● **Stated exercise**: Repeat the rows below word for word, starting at the line that contains "In your assessment, is" and continuing through the last row, with both ends included.

● **Data in this exercise**:
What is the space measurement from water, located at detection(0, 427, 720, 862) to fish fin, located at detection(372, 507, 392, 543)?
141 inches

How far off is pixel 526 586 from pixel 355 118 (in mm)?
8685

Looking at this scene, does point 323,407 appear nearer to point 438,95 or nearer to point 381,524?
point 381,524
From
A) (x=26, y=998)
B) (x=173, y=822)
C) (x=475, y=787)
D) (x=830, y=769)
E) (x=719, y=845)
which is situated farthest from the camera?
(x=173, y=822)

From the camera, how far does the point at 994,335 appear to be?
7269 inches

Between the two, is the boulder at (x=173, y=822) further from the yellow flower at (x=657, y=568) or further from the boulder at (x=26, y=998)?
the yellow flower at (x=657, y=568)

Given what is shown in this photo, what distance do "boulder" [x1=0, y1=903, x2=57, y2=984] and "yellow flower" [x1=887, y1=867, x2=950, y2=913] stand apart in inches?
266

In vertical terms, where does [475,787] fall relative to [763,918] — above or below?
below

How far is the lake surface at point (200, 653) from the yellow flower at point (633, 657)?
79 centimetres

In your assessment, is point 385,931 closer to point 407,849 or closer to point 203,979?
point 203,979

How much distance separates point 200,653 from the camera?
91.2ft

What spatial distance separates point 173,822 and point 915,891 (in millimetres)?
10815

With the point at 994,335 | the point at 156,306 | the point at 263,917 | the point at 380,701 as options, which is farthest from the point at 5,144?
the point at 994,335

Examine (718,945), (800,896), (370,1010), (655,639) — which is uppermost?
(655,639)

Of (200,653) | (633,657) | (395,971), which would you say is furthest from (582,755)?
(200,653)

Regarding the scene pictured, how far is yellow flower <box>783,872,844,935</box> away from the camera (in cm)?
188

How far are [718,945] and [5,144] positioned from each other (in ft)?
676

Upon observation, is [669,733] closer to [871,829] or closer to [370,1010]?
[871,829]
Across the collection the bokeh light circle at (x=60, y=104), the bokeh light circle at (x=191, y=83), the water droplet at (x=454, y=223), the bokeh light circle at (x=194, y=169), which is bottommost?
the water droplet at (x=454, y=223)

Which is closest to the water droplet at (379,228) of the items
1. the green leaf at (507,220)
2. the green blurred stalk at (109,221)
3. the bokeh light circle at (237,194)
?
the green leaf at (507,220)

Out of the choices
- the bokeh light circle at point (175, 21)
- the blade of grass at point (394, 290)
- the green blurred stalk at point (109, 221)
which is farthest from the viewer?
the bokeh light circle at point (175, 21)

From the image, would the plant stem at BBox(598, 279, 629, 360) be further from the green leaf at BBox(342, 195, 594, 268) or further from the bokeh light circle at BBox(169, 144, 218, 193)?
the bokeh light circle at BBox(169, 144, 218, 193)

● **Solution**:
In your assessment, is point 385,931 closer to point 407,849 or closer to point 203,979?
point 203,979

How much distance separates point 200,653 from the camera?
91.2ft

What spatial distance separates point 173,822 and point 915,891 (in millimetres)?
10815

With the point at 994,335 | the point at 156,306 | the point at 263,917 | the point at 380,701 as options, which is farthest from the point at 5,144?
the point at 994,335

Examine (718,945), (800,896), (370,1010), (655,639) — which is uppermost?
(655,639)

Of (200,653) | (633,657) | (395,971), which would you say is furthest from (582,755)?
(200,653)

Regarding the scene pictured, how far is yellow flower <box>783,872,844,935</box> away from the camera (in cm)?
188

How far are [718,945] and [5,144] positioned from each other (in ft)?
676

Upon observation, is [669,733] closer to [871,829] or closer to [370,1010]?
[871,829]
Across the collection the bokeh light circle at (x=60, y=104), the bokeh light circle at (x=191, y=83), the water droplet at (x=454, y=223), the bokeh light circle at (x=194, y=169), which is bottommost?
the water droplet at (x=454, y=223)

Which is closest to the water droplet at (379,228) of the items
1. the green leaf at (507,220)
2. the green blurred stalk at (109,221)
3. the bokeh light circle at (237,194)
?
the green leaf at (507,220)

Out of the choices
- the bokeh light circle at point (175, 21)
- the blade of grass at point (394, 290)
- the green blurred stalk at point (109, 221)
which is farthest from the viewer?
the bokeh light circle at point (175, 21)

From the image, would the plant stem at BBox(598, 279, 629, 360) be further from the green leaf at BBox(342, 195, 594, 268) or further from the bokeh light circle at BBox(169, 144, 218, 193)?
the bokeh light circle at BBox(169, 144, 218, 193)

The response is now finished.